- **PROVIDED RECORDS**:
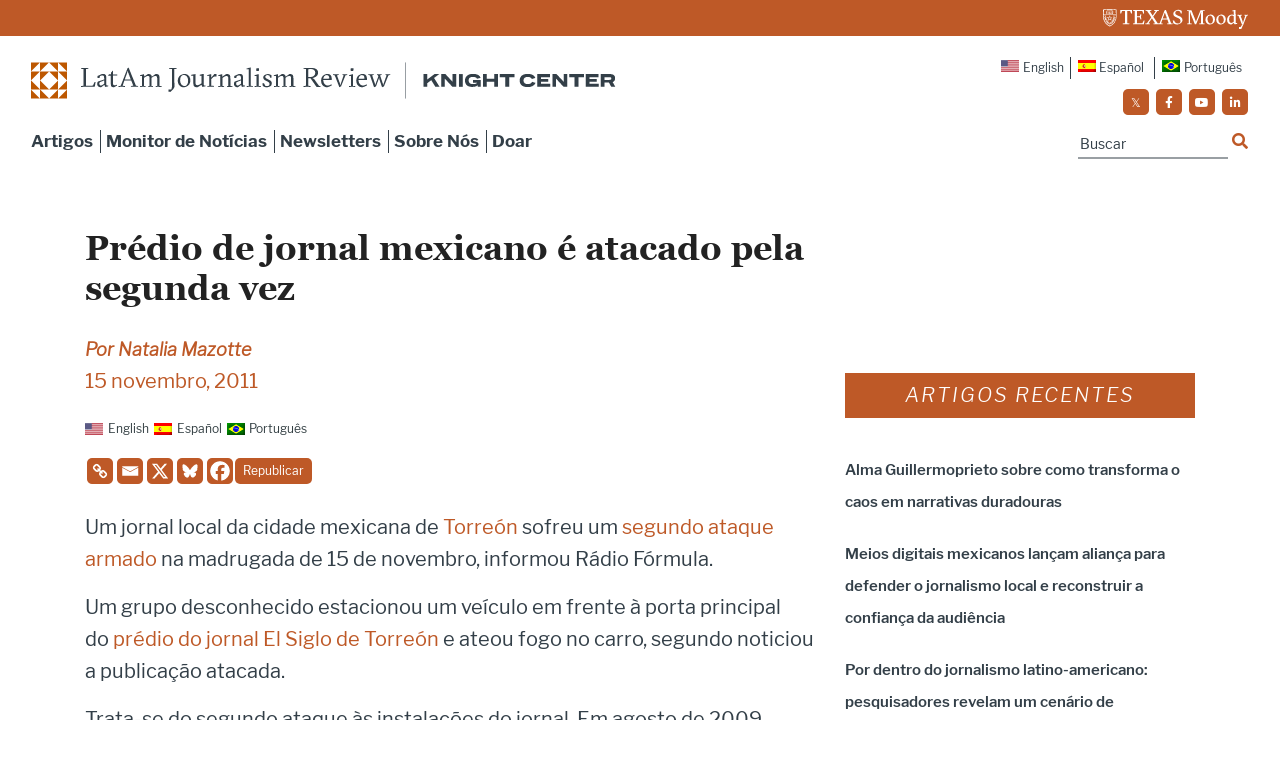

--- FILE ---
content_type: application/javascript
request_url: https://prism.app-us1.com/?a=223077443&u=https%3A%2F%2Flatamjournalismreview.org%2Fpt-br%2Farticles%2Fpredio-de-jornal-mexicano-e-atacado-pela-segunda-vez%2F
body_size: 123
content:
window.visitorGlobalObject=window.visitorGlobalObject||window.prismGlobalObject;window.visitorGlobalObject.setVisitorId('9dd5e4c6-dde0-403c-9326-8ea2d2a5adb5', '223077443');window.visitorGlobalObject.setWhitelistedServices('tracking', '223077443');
==
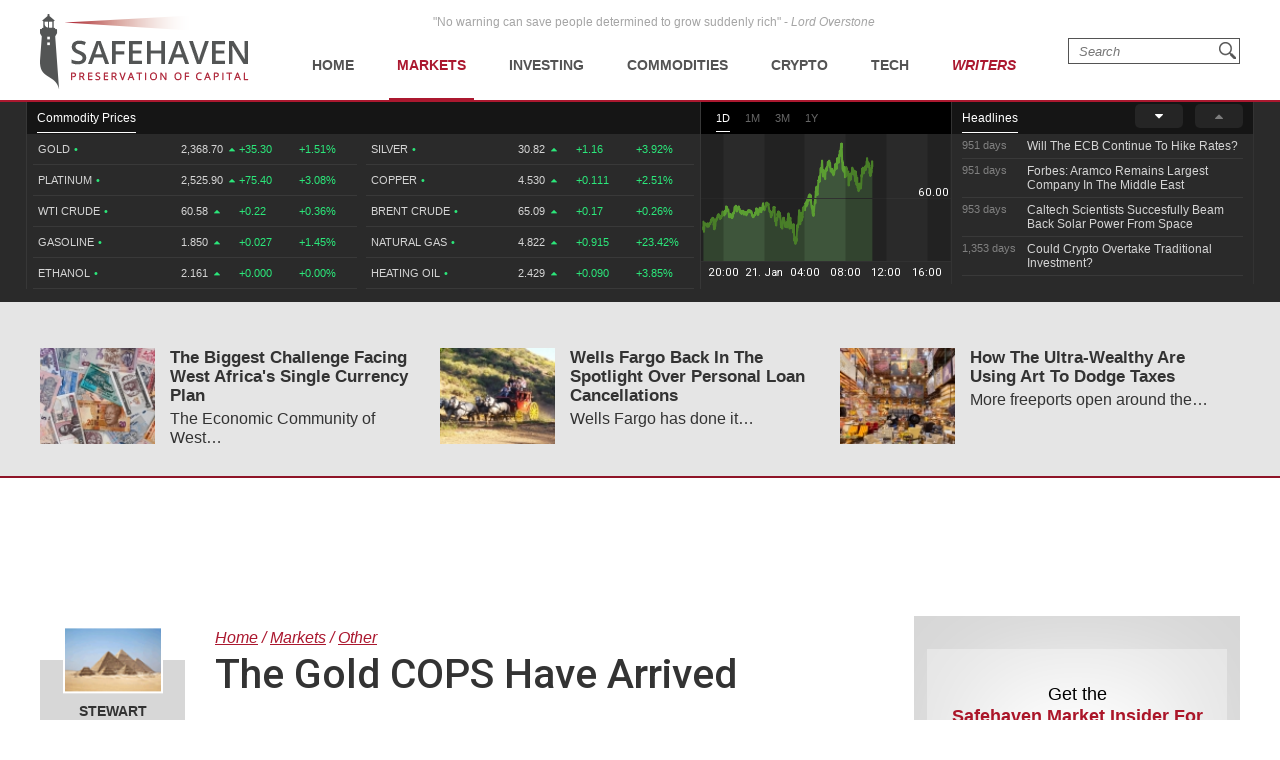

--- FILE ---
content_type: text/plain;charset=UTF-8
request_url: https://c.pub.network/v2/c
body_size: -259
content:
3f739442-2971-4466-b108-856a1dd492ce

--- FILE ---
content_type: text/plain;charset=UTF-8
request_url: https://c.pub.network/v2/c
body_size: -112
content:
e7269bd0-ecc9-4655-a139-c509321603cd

- **WORK REQUEST**:
Please give back exactly the lines of this listing beginning at the line with "body_size: -259" and ending with the line with "e7269bd0-ecc9-4655-a139-c509321603cd", both included, and nothing else.

- **RESPONSE**:
body_size: -259
content:
3f739442-2971-4466-b108-856a1dd492ce

--- FILE ---
content_type: text/plain;charset=UTF-8
request_url: https://c.pub.network/v2/c
body_size: -112
content:
e7269bd0-ecc9-4655-a139-c509321603cd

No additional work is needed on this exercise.